Exercise instructions — Please report each line of the data below that contains "Zealand".

[[ Exercise input open ]]

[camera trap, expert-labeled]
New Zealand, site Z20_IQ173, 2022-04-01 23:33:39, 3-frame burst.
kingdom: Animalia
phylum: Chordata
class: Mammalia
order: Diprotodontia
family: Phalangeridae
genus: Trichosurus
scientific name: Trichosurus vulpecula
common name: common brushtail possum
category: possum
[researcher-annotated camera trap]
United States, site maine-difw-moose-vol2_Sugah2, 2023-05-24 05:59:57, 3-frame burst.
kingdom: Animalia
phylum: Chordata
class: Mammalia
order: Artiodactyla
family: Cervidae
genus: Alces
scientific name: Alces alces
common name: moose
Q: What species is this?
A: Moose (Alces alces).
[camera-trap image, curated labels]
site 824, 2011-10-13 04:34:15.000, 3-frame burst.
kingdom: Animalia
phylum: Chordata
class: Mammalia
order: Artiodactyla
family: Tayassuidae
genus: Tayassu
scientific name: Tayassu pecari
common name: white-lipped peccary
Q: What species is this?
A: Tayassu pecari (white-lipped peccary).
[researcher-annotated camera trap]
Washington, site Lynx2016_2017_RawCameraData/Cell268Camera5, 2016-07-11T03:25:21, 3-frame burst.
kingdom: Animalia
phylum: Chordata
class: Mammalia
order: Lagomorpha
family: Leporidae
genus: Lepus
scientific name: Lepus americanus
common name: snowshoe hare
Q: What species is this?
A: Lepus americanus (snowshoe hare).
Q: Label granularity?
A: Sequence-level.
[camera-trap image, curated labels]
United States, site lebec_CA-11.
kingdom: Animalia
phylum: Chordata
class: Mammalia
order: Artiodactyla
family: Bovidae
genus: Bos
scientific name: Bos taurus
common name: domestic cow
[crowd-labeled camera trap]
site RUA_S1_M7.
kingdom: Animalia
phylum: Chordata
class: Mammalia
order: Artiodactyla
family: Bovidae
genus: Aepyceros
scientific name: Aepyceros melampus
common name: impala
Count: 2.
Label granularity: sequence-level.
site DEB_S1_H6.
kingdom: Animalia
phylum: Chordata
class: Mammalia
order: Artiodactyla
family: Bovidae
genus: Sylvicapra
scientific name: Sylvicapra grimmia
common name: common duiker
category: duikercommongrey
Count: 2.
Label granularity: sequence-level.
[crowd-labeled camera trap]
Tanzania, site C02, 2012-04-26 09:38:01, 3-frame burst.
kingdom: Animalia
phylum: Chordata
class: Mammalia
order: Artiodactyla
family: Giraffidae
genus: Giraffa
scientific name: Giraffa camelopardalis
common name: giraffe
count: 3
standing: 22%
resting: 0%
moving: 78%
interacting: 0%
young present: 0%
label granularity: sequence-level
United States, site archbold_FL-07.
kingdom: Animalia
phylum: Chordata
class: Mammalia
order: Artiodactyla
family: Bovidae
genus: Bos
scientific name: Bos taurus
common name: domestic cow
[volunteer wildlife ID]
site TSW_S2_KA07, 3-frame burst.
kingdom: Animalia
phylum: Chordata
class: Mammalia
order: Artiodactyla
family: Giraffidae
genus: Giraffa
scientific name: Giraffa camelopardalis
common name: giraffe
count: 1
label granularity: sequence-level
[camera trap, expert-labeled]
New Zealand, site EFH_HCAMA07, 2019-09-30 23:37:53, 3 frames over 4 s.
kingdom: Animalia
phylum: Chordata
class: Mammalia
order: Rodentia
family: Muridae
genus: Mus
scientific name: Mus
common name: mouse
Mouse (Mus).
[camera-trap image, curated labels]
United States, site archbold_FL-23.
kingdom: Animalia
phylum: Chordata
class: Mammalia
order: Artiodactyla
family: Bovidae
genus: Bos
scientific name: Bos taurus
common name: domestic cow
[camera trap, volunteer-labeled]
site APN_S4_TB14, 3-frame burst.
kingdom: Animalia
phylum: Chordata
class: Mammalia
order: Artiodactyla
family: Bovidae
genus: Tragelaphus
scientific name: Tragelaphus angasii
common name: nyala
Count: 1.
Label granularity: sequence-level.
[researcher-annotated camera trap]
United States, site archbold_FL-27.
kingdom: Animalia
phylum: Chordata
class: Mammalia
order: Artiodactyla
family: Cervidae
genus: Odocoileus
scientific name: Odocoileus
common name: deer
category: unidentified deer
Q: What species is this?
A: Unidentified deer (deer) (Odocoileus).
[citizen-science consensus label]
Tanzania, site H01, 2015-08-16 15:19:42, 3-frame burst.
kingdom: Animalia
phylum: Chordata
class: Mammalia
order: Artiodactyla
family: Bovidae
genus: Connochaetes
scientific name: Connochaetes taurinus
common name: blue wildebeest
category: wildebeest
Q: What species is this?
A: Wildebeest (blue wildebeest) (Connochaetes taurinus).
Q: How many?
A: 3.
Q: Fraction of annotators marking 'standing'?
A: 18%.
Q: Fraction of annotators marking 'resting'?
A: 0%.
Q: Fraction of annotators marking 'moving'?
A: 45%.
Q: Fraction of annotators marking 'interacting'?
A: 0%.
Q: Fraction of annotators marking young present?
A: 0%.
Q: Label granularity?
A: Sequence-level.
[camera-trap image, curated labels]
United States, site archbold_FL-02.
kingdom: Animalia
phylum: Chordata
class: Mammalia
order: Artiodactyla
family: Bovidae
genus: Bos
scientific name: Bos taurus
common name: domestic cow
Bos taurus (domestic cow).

[[ Exercise input closed ]]

Written response —
New Zealand, site Z20_IQ173, 2022-04-01 23:33:39, 3-frame burst.
New Zealand, site EFH_HCAMA07, 2019-09-30 23:37:53, 3 frames over 4 s.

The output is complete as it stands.